We often tell our kids that money doesn’t buy happiness, and then break a cold sweat as we open the Visa bill.
I was thinking about parenting, money and happiness when a story I heard came back to my mind. I was at a social gathering where I ran into a man, a colleague of my wife’s, and he had this strange energy. This was the sort of guy you see periodically, make small talk and move on, but he spontaneously started to tell me about a recent trip to India—it was the opposite of small talk, he had been transformed and clearly had to tell me about it.

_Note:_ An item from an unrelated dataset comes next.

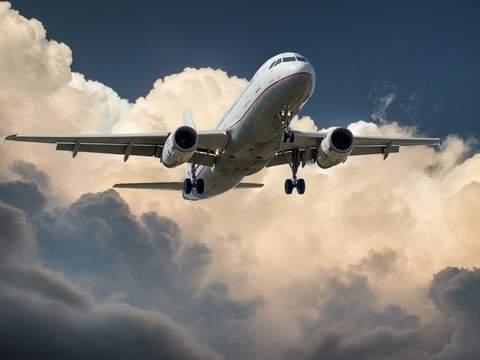 Medium aeroplane aircraft airplane 46148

He had been in Mumbai, and of course was struck by the vastness of the poverty. Being somewhat intrepid and adventuresome, he had arranged for a more extreme taste of the legendary deprivation that existed below the streets. Someone who knew someone took him to meet a family of beggars that literally lived in the sewer. The American was lead into the stinking sewers at night (the beggars worked the streets by day), snaking his way through the labyrinth until they came to a family gathered around a fire. They were eating a dinner of the scraps of food they had found discarded on the streets. There were children and their parents, a family who had nothing to do with reading, or school—only with survival on a day-by-day basis.
It was unspeakably bleak, and yet my friend was thunderstruck by something: this family appeared happy. They welcomed him, and through a translator spoke with him. He gave them some money, but they didn’t seem terribly focused on the money, nor were they apparently distraught about their situation. They were laughing, telling stories and living life, much the way you might expect an idealized happy family living in comfortable circumstances to behave.
As this man relayed his experience I could see that his eyes were strangely hollow, sort of the way I imagined Kurtz’s eyes at the end of Joseph Conrad’s “Heart of Darkness” as he mumbles, “the horror, the horror”—only my shaken acquaintance’s shock was at, “the happiness, the happiness.” He was shaken to the very core of his being and he said as much. He felt that he couldn’t go back to his life as it had been; he felt both acutely aware of how much he had, and how much many of those around him had… and also about how much less happy he felt than this family in the sewer of Mumbai. His paradigm for what makes for a good life, and what for a dreadful life had been blown apart.
Eventually he re-acclimated to life in Los Angeles and did return to working and living his own life, but that raw and ripped-open moment stayed with me—make of it what we like.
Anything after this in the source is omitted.